Eppure mi aveva contattato tramite il mio sito web, dove ci sono tutte le informazioni sulla mia persona con tanto di foto e curriculum vitae. Per non parlare del fatto che, per fissare l’appuntamento, ci eravamo sentiti per telefono.

Rispondo con una battuta e la faccio accomodare. Ma la musica non cambia: continua la sua campagna denigratoria nei miei confronti facendomi domande sulla mia preparazione e il mio lavoro e ridendo in faccia ad ogni mio tentativo di risposta.
Le faccio notare che non ci troviamo in un contesto giudicante e che lo scopo dell’incontro è quello di esplorare i motivi che l’hanno spinta a venire da me.
“Io non ho nessun problema, non sono mica matta, che crede! Sono venuta solo per curiosità, anche se dubito che lei possa aiutarmi… Quanto può saperne un ragazzo come lei dei veri problemi della vita?”
“Allora potrebbe provare a parlarmene per vedere insieme cosa riusciamo a fare” le propongo.
Ma lei continua a dire di non avere problemi , aggiungendo che forse non era stata una buona idea quella di venire da me.

Non voglio confermare questa sua rappresentazione, ma non intendo nemmeno continuare un braccio di ferro per un’ora; tanto più ho la sensazione che si possa alzare dalla sedia da un momento all’altro per raggiungere l’uscita.

Così decido di sfruttare l’unico spiraglio di confronto concessomi e, seppur consapevole degli scarsi elementi a supporto della mia ipotesi, le porgo una domanda diretta:
“Ha mai subito violenza da parte di qualcuno?”
La signora cambia di colpo espressione. Resta in silenzio fissandomi con lo sguardo incredulo. Poi inizia a piangere e non si ferma più.

La sua storia era caratterizzata da episodi violenti familiari agiti da figure maschili e da un matrimonio, ancora in corso, connotato da costanti umiliazioni subite da parte del marito, anche in presenza di figli, parenti e amici.
Nell’attaccare costantemente la mia figura, giudicandola “troppo giovane” e “non adatta”, la donna non faceva altro che comunicarmi indirettamente il suo disagio.

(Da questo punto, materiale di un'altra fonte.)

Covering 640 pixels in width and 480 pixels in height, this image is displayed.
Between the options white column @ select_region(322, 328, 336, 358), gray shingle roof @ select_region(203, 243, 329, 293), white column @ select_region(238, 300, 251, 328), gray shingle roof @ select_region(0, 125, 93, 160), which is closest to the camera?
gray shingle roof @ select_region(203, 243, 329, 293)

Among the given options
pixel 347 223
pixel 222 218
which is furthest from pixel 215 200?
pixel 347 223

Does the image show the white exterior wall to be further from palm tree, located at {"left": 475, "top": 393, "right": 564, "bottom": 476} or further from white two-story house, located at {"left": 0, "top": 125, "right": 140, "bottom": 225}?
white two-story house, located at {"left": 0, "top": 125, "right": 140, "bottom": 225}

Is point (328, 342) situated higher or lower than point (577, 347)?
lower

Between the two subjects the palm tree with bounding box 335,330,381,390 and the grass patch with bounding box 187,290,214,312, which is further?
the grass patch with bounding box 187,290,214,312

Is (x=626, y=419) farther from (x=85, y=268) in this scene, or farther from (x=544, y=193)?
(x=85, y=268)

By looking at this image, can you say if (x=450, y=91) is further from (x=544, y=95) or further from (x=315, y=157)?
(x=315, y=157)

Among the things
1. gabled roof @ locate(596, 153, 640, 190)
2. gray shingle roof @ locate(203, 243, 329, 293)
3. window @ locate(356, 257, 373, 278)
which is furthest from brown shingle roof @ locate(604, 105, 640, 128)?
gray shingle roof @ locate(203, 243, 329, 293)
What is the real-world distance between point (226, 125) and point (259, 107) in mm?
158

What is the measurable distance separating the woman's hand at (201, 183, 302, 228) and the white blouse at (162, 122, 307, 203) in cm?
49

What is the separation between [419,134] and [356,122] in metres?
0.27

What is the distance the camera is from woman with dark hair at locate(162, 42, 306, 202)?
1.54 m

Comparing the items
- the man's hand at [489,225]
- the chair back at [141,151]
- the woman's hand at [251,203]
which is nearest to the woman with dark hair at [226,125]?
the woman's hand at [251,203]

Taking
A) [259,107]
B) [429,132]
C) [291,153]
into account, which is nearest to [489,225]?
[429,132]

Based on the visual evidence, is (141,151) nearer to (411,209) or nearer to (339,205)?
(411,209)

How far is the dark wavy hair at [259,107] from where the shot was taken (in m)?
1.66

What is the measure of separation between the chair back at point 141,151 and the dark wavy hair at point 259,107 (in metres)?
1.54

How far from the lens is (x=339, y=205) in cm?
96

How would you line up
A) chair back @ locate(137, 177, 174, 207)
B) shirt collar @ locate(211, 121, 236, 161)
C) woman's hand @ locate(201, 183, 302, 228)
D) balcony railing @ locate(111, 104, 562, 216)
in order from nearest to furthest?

Attraverso tale modalità relazionale veniva messo in atto il tentativo di svincolarsi dal ruolo di “incapace”, a cui era stata relegata con forza negli anni, proiettandolo su di me.

La non collusione con questa fantasia relazionale prevalente e l’offerta di uno spazio di ascolto e di confronto non giudicante, hanno permesso l’avvio di un processo condiviso di riconoscimento e superamento della dinamica di potere, che investiva le relazioni con le persone più significative del passato e del presente.

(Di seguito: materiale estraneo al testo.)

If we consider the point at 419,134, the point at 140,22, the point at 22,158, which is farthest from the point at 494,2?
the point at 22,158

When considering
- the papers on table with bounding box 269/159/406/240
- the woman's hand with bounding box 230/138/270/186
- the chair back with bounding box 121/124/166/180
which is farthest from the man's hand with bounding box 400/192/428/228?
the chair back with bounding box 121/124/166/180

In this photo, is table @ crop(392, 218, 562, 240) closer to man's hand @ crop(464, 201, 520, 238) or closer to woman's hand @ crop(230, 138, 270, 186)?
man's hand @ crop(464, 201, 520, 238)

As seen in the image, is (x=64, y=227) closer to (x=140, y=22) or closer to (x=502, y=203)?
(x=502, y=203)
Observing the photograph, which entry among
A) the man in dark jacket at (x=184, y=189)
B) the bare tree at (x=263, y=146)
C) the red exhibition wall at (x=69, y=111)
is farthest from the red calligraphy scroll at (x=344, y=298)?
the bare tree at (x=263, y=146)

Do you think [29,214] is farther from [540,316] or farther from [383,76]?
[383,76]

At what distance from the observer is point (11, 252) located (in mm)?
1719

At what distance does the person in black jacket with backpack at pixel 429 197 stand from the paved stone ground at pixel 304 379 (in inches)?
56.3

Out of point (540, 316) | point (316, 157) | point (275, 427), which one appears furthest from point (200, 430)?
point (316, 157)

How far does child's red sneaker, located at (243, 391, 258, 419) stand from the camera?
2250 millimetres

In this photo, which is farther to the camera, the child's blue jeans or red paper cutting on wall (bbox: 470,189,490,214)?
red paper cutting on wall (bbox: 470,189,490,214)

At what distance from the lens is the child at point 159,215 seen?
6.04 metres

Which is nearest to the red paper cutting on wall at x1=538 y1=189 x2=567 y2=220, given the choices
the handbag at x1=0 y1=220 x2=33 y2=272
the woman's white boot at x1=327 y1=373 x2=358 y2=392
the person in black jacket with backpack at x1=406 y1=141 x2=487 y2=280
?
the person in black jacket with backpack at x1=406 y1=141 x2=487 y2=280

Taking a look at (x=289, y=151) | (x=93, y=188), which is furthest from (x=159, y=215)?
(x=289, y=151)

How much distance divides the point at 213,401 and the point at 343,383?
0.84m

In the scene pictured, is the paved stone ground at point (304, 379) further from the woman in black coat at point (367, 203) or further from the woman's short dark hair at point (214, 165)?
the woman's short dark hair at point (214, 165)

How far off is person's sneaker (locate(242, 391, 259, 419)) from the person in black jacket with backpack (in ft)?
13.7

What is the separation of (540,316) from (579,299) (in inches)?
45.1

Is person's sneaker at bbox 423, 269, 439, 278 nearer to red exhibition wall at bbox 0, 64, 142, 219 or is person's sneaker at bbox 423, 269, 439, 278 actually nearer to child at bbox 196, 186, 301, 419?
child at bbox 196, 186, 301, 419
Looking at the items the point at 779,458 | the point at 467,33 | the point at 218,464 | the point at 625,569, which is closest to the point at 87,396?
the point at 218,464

Il conseguente e crescente ampliamento di orizzonti, ha permesso l’individuazione e la sperimentazione di nuovi schemi relazionali a partire dalla riformulazione dei copioni familiari.

Col passare del tempo la donna ha scoperto risorse che non credeva nemmeno di avere, perché troppo a lungo inibite e atrofizzate entro schemi rigidi e giudicanti, che stroncavano sul nascere ogni tentativo di espressione di sé.

Non è importante in questa sede elencare le ricadute operative che i progressi ottenuti hanno avuto sulla qualità della sua vita. Basterà sottolineare l’importanza del recupero di una delle funzioni più importanti per l’essere umano: la possibilità di scegliere.

Così come è opportuno considerare che anche la più provocatoria delle richieste può veicolare una domanda di aiuto, che tuttavia non è sempre facile riconoscere ed accettare consapevolmente.